In such a case, FAF imaging clearly shows how the lesion spreads, and over time, the moderately intense areas of hyperautofluorescence correspond to the areas that evolve to normal autofluorescence as a result of aggressive treatment.

In contrast, areas of jigsaw lesions with very hyperintense hyperautofluorescence with hypoautofluorescent borders evolve to distinctly hypoautofluorescent lesions.

“This indicates that areas that are less intense may do well with treatment, in contrast to those with intense hyperautofluorescence that may not be reversible with treatment,” Lin explained.

Defining disease progression
FAF can also shed light on the degree and direction of disease progression. For example, acute zonal occult outer retinopathy may have 2 modes of spread—from the periphery inward and from the optic nerve outward, that can be seen on imaging.

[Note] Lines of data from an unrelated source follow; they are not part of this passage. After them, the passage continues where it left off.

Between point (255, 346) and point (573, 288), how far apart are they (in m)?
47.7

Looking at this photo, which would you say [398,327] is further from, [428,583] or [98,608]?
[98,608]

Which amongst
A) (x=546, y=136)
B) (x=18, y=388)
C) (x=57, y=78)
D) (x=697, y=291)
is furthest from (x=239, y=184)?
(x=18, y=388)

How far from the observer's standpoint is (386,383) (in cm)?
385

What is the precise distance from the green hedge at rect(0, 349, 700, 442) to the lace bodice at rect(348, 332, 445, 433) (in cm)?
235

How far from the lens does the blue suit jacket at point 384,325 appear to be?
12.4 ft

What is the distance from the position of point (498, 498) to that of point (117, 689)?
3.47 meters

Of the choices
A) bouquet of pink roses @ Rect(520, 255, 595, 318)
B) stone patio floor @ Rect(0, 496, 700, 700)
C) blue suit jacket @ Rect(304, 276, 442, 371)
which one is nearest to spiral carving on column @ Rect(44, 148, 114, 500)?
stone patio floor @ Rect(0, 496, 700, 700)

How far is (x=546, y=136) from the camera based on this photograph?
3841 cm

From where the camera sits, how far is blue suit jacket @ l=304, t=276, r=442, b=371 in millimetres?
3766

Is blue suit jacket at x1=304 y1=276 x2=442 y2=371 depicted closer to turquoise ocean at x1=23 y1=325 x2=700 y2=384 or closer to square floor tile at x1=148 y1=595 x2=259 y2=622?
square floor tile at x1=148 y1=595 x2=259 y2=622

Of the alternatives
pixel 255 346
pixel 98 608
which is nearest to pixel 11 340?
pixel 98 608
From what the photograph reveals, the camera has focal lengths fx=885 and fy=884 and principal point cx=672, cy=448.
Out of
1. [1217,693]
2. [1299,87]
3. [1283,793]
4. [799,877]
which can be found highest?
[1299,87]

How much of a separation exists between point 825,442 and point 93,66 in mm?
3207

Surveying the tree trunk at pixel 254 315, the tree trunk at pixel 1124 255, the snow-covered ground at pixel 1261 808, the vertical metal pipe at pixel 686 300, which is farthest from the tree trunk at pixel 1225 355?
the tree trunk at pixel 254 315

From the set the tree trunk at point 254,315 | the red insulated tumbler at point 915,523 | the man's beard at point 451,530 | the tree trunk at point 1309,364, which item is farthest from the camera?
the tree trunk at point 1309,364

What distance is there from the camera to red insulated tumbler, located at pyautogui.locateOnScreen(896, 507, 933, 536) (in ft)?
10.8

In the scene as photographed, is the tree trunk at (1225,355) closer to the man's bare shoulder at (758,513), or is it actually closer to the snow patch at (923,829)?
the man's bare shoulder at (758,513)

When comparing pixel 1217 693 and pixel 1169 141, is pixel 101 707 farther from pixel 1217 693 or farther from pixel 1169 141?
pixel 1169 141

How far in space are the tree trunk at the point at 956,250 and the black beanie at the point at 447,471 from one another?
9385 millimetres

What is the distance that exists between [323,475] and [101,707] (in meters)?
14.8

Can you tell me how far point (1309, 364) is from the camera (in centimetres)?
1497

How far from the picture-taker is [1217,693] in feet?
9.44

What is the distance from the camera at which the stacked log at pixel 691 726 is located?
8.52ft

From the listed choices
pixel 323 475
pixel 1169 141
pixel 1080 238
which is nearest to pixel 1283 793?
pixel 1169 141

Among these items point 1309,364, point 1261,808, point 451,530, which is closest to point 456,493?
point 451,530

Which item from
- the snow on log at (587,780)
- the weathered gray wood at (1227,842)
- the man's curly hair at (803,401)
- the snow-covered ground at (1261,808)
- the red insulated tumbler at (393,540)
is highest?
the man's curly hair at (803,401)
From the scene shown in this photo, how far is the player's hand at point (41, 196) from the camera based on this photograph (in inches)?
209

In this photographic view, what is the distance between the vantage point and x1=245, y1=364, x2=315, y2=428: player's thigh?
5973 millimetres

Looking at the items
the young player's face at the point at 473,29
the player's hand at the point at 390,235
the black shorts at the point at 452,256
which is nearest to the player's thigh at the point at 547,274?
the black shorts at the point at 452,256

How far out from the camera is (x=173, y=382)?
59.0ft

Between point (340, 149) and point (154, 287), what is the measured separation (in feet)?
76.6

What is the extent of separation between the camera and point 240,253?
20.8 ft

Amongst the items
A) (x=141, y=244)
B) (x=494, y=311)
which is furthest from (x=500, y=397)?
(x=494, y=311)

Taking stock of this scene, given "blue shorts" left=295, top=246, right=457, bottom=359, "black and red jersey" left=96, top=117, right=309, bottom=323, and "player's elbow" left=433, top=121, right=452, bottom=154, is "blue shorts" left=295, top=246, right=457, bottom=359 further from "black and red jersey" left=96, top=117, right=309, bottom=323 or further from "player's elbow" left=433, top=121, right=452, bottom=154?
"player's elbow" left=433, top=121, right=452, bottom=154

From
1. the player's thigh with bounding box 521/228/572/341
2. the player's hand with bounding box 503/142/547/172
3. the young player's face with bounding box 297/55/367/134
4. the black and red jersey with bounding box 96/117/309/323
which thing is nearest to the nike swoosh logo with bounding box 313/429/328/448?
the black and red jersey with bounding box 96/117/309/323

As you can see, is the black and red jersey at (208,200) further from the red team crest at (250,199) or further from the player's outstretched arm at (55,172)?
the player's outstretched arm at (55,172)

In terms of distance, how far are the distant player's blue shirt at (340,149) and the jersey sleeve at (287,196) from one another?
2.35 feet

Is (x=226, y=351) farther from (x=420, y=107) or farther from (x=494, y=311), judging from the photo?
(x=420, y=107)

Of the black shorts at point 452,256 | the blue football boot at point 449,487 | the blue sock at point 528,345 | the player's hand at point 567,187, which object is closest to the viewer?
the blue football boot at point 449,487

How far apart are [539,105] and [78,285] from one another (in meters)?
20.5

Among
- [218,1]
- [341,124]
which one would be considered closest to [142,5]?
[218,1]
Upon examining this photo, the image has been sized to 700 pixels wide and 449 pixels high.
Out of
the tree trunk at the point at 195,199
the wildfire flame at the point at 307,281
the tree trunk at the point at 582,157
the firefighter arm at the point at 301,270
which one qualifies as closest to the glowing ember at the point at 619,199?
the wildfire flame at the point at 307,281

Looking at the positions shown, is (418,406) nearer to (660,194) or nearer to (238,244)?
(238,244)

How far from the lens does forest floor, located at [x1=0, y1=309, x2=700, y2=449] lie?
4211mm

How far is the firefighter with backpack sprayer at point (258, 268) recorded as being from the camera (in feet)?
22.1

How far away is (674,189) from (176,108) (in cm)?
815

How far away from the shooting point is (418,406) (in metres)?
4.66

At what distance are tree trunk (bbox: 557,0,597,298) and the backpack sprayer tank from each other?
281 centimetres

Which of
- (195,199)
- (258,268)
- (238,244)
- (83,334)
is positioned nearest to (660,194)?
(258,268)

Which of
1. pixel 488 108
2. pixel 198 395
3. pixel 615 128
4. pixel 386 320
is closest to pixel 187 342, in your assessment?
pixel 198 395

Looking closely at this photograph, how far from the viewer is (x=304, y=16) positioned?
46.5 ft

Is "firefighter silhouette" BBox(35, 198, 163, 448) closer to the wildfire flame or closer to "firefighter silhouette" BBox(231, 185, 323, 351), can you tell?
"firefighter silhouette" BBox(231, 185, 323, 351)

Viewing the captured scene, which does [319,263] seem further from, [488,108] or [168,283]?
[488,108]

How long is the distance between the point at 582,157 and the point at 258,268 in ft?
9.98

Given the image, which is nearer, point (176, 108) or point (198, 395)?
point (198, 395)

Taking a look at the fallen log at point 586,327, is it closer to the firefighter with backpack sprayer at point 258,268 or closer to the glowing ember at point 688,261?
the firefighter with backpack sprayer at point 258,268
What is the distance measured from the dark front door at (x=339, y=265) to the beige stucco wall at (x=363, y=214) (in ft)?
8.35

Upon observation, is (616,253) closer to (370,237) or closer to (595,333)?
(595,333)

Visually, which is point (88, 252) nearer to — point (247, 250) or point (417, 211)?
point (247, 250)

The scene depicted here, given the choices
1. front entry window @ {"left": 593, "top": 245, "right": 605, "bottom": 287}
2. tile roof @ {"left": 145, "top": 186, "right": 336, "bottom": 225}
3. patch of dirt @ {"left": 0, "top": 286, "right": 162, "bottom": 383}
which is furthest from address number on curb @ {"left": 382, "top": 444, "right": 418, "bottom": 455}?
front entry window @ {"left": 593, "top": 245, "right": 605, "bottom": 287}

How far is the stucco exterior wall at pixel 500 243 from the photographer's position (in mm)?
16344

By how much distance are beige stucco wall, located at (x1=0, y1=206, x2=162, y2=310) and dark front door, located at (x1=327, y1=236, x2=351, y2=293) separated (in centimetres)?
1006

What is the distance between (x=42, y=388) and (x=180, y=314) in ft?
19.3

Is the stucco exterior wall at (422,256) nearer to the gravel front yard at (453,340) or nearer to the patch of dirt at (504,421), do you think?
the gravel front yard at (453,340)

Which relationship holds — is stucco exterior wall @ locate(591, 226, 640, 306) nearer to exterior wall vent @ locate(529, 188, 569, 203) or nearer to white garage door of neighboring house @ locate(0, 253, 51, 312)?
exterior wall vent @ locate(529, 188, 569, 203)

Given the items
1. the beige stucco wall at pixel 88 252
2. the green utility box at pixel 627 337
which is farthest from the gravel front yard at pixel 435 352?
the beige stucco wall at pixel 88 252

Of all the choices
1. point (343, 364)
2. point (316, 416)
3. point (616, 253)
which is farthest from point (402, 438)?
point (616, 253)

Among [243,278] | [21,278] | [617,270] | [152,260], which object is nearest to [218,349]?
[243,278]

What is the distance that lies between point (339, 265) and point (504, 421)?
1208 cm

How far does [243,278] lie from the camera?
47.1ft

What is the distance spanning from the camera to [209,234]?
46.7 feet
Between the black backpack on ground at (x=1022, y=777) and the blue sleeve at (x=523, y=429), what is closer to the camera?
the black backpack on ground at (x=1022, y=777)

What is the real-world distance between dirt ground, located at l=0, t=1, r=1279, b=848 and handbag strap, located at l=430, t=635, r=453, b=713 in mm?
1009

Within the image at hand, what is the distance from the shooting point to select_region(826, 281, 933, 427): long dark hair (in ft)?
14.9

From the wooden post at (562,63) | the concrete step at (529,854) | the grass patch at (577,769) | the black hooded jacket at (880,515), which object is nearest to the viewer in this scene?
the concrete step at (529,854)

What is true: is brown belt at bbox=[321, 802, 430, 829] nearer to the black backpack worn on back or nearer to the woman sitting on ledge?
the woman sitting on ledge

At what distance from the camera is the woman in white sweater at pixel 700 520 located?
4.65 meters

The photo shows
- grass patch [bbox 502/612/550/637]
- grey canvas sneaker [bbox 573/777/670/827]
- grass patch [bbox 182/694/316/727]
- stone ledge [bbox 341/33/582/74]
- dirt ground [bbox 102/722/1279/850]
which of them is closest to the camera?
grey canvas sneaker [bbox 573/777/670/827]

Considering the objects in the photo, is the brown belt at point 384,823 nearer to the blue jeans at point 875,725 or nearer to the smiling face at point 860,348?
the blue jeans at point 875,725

In multifocal choroiditis, more lesions as well as the degree of disease progression over time can be seen on FAF much more easily than can be appreciated using fundus photography or fundus examination.

In a case of classic birdshot chorioretinopathy, the deep choroidal lesions are not visible on FAF, but in these cases, the higher prevalence of outer retinal lesions are visible on FAF.

“We recently published a series of patients in which about 50% had outer retinal lesions that are classic in this pathology, in addition to deep choroidal lesions,” Lin said. “The outer lesions can be followed on FAF.”

The 2 scanning laser ophthalmoscopy imaging devices used most often in clinical practice are the HRA Spectralis (Heidelberg Engineering) with an excitation wavelength of 488 nm and the Ultra-widefield FAF device (Optos) with an excitation wavelength of 532 nm. The former operates in the blue wavelength and the latter in the green wavelength, both of which may provide different information.

The take-home points regarding FAF imaging include that the lesion patterns seen on FAF may provide diagnostic clues.

The technology can demonstrate subclinical lesions that are not seen well on ophthalmoscopy, fundus photography, or fluorescein angiography and is less invasive than angiography. The technology also can demonstrate the course of the disease, guide treatment, and show recurrences or treatment responses.

“In our practice, we order FAF in patients with posterior-involving uveitis early and often,” Lin concluded.

Phoebe Lin, MD, PhD
e: linp@ohsu.edu
Dr Lin has no financial interests related to this report.